October 25, 2013 – November 1, 2013
The summaries provided in this Weekly Recap do not necessarily represent the views of Squire Sanders (US) LLP and should not be deemed to be endorsements of them. The Recap is intended to be a compilation of articles and events to encourage discussion within the conflict minerals community and to keep our readers updated on the most recent developments.
Members of US Congress File Brief in Legal Challenge
This week, several members of Congress signed onto a “friend of the court” brief filed in the U.S. Court of Appeals for the D.C. Circuit. The members of Congress are siding with the SEC and defending the conflict minerals rule. One of the signatories to the brief, Representative Eliot Engel (D-N.Y.), stated, “We understand that implementing these rules is difficult and involves a new way of doing business for big companies. But we felt and continue to feel that those challenges are worth it to protect the human and labor rights of very vulnerable individuals in remote areas of the world, particularly the Democratic Republic of the Congo.”
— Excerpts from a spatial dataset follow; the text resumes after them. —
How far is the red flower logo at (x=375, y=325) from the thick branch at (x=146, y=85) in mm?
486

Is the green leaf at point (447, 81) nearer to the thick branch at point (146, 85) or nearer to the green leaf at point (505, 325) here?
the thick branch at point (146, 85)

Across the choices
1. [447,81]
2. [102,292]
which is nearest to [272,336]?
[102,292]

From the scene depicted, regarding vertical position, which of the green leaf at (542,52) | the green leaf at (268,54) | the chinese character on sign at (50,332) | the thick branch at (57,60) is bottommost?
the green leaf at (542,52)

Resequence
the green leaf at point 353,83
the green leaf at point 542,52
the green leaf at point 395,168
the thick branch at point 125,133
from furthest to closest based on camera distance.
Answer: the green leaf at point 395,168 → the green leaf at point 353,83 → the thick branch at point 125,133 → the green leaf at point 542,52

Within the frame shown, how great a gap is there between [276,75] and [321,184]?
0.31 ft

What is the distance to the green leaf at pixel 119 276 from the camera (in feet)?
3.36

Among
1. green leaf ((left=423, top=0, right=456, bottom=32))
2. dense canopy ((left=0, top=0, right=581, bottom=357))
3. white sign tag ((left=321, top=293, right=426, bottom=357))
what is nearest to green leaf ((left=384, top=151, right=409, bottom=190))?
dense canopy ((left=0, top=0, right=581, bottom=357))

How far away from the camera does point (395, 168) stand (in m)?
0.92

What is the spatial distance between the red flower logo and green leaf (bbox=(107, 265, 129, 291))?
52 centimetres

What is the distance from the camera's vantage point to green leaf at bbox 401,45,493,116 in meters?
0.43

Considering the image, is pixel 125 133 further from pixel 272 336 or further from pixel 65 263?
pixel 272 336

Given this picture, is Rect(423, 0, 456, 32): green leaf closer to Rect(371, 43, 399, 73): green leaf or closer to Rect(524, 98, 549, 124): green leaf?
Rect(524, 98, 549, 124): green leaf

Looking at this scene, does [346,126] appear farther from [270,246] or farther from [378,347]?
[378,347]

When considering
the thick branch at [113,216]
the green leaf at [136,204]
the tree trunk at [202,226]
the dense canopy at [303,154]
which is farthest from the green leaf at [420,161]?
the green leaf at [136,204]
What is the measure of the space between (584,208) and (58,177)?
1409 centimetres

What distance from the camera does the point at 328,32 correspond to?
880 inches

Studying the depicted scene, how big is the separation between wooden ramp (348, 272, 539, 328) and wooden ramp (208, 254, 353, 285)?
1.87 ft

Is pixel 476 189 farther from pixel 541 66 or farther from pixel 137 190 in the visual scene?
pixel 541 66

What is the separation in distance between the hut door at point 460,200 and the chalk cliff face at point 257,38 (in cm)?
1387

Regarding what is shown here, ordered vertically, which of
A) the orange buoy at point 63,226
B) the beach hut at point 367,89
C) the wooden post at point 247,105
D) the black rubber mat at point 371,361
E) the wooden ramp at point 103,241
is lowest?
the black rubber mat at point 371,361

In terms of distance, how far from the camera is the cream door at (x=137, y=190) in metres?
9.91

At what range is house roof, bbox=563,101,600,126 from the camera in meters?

The brief can be found here.
EU Law May Offer Advantages to Companies Who Source From DRC
In an interview with Voice of America, Judith Sargentini, a member of the European Parliament, hints that companies may find advantages within the EU conflict minerals law. “I think he [Karel de Gucht, European Commissioner for Trade] will suggest some sort of advantages for companies that continue trading in commodities from eastern Congo and make an effort to do this as transparently as possible. What it could be is to make the entry point into the EU easier – make it cheaper or make it faster,” says Sargentini.
Ms. Sargentini acknowledged that this is in response to some of the criticism that the U.S. conflict minerals rule is facing, where some experts believe that the rule created a de facto embargo. Ms. Sargentini elaborated, “[t]he Dodd Frank Act led to no trade, which makes people unemployed. That’s not what I’m looking for. EU legislation doesn’t have to follow the U.S.”
Global Advanced Metals Receives Conflict-Free Designation
For the fourth consecutive year, Global Advanced Metals Pty Ltd (“GAM”), a self-described leading producer of tantalum, has been certified as “conflict-free” through the EICC-GeSI Conflict Free Smelter Program.
Jean-Paul Meutcheho, GAM Director of Corporate Sustainability – Conflict Minerals stated, “GAM’s due diligence efforts cover the supply chain from the mine to our facilities, and this certification reaffirms our commitment that the tantalum sold to our customers is sourced responsibly.”
According to the press release, GAM is the first smelter of any metal to be certified conflict-free in four consecutive years.
On a side note, as of October 31, 2013, there has yet to be an EICC-GeSI certified conflict-free tungsten smelter.